_Text under study:_
______
Field of the Art
The present invention relates to devices and methods for cold plasma medical treatment, and, more particularly, to such devices and methods for cold plasma electroporation of medications and bioactive agents into cells.
Background Art
Cold plasmas (i.e., non-thermal plasmas) are produced by the delivery of pulsed high voltage signals to a suitable electrode. Cold plasma devices may take the form of a gas jet device or a dielectric barrier discharge (DBD) device.
Electroporation is the process of exposing cells to electrical fields, as illustrated in FIG. 1. When a biological cell 180 is exposed to programmed electric pulses from electrodes 170, the lipid membrane of the cell can be altered and become permeable 160. The change in the cell membrane may be of a plastic (temporary) or permanent nature, and these changes are commonly referred to as reversible or irreversible permeabilization, respectively.
One of the primary reasons to electroporate a cell, or group of cells, is to transport a molecule across the membrane that otherwise would be unable to cross this barrier, or would require cellular energy to pump/transport in the absence of applied energy. Therefore electroporation allows the cell membrane to become permeablized, and is frequently used to either insert proteins 110 into the cell membrane, introduce large 130 or small 120 molecules into the cell(s), induce cellular fusion 140, or to destroy the cell membrane 150 altogether.
Irreversible premeabilization can permanently damage a cell and lead to apoptosis or other mechanisms of cell death. Controllable apoptosis has been used in biofouling control, debacterialization, and drug-free cancer therapies.
Reversible electroporation is primarily used as a method of molecular delivery, transferring a wide array of molecules, such as drugs, ions, dyes, tracers, oligonucleotides, RNA, antibodies, proteins, etc., into and out of cells. There are several advantages to using electroporation-moderated molecular delivery over conventional methods. Electroporation is generally non-invasive, drug free, non-toxic and rapidly accomplished. Due to the fact that electroporation is a physical process between the supplied electric field and the cell membrane, it is less influenced by the specific cell type when compared to conventional methods.
Electroporation is demonstrably effective in both in vivo and in vitro clinical studies and applications, and has been employed for treating various cancers including lung, skin, breast, leukemia, specific bone cancers, and for DNA vaccination.
______
In the text on cold plasma electroporation, what two forms may cold plasma devices take?
______
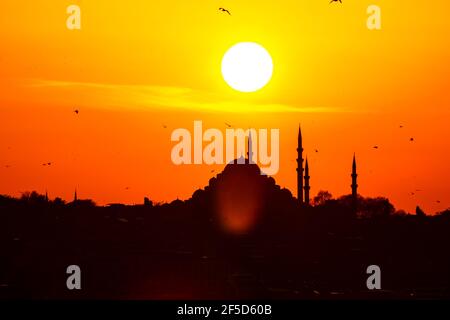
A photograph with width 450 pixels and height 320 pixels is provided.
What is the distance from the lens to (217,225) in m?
110

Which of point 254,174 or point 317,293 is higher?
point 254,174

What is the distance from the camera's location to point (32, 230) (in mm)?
109812

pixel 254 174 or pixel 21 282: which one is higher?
pixel 254 174

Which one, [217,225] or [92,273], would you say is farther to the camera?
[217,225]

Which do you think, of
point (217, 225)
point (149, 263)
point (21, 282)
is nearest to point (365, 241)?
point (217, 225)

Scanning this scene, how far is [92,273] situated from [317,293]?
57.7ft

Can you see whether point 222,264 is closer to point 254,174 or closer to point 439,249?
point 254,174

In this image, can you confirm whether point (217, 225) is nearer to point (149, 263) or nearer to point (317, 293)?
point (149, 263)
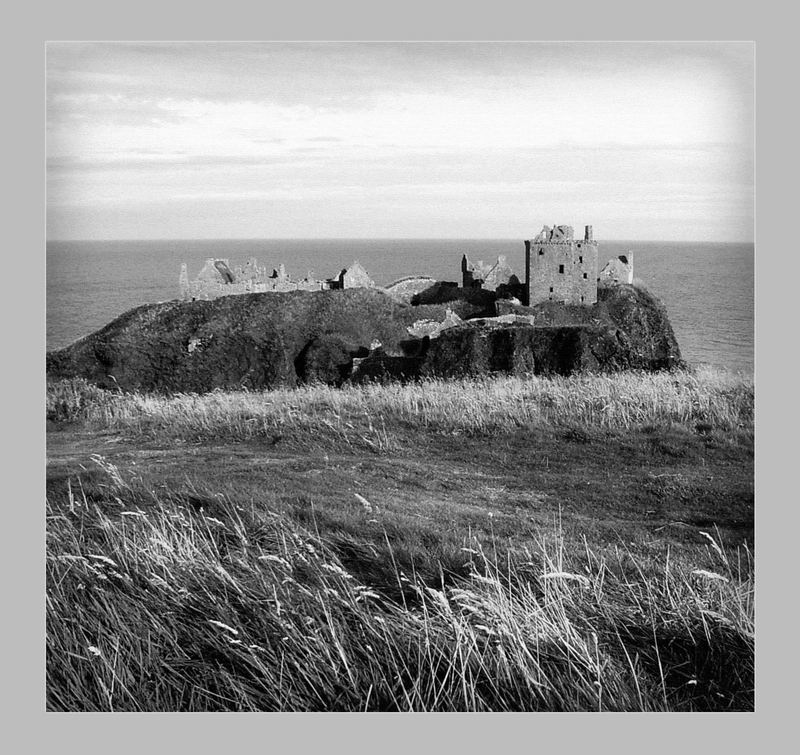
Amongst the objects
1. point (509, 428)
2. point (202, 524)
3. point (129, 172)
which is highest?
point (129, 172)

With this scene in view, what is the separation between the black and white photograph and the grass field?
3cm

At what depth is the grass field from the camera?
709 centimetres

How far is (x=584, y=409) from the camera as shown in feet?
32.3

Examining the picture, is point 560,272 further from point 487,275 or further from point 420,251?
point 420,251

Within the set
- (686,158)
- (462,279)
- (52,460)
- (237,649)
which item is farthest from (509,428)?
(462,279)

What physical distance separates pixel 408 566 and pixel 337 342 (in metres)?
12.8

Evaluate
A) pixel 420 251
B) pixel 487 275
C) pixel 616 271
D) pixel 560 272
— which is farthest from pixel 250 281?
pixel 420 251

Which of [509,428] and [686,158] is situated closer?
[686,158]

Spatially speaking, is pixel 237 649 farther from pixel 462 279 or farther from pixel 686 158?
pixel 462 279

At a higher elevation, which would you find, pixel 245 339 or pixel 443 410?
pixel 245 339

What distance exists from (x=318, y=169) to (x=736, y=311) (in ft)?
12.9

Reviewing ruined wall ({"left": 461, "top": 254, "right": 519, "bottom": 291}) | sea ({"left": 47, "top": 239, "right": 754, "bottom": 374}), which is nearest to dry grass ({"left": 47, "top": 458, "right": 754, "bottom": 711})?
sea ({"left": 47, "top": 239, "right": 754, "bottom": 374})

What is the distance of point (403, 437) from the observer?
370 inches

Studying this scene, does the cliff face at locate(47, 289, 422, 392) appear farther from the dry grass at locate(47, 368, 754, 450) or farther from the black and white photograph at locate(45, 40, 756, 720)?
the black and white photograph at locate(45, 40, 756, 720)
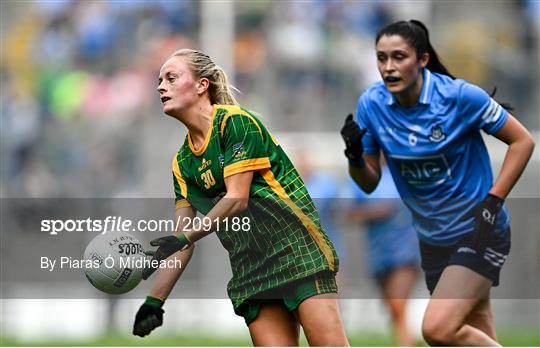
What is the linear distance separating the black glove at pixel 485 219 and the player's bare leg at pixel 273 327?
1196mm

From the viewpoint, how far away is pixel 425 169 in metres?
6.57

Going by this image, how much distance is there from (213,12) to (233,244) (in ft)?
29.1

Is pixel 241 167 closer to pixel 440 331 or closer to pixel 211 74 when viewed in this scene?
pixel 211 74

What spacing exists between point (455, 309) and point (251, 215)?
1.27 meters

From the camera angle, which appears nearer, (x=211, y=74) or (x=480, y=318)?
(x=211, y=74)

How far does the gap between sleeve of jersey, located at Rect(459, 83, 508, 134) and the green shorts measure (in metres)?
1.29

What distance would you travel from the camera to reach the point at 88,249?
5926 mm

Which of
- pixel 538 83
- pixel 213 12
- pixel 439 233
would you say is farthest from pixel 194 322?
pixel 439 233

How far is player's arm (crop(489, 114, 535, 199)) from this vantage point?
6383 mm

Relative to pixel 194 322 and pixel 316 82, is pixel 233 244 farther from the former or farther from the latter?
pixel 316 82

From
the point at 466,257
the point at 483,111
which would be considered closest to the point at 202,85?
the point at 483,111

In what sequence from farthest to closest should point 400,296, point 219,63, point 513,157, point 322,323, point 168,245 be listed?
1. point 219,63
2. point 400,296
3. point 513,157
4. point 322,323
5. point 168,245

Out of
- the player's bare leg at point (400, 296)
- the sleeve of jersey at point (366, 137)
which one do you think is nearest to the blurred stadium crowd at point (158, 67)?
the player's bare leg at point (400, 296)

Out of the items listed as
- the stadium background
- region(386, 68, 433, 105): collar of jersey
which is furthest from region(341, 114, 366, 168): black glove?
the stadium background
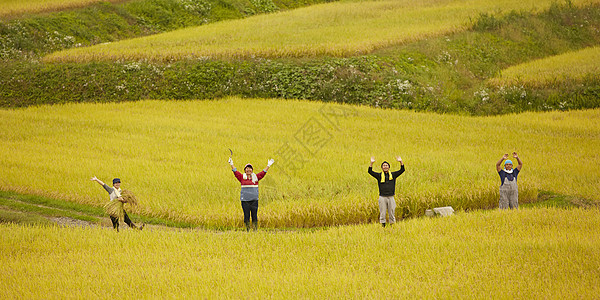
______
_Output:_ A gas jet device or a dielectric barrier discharge (DBD) device.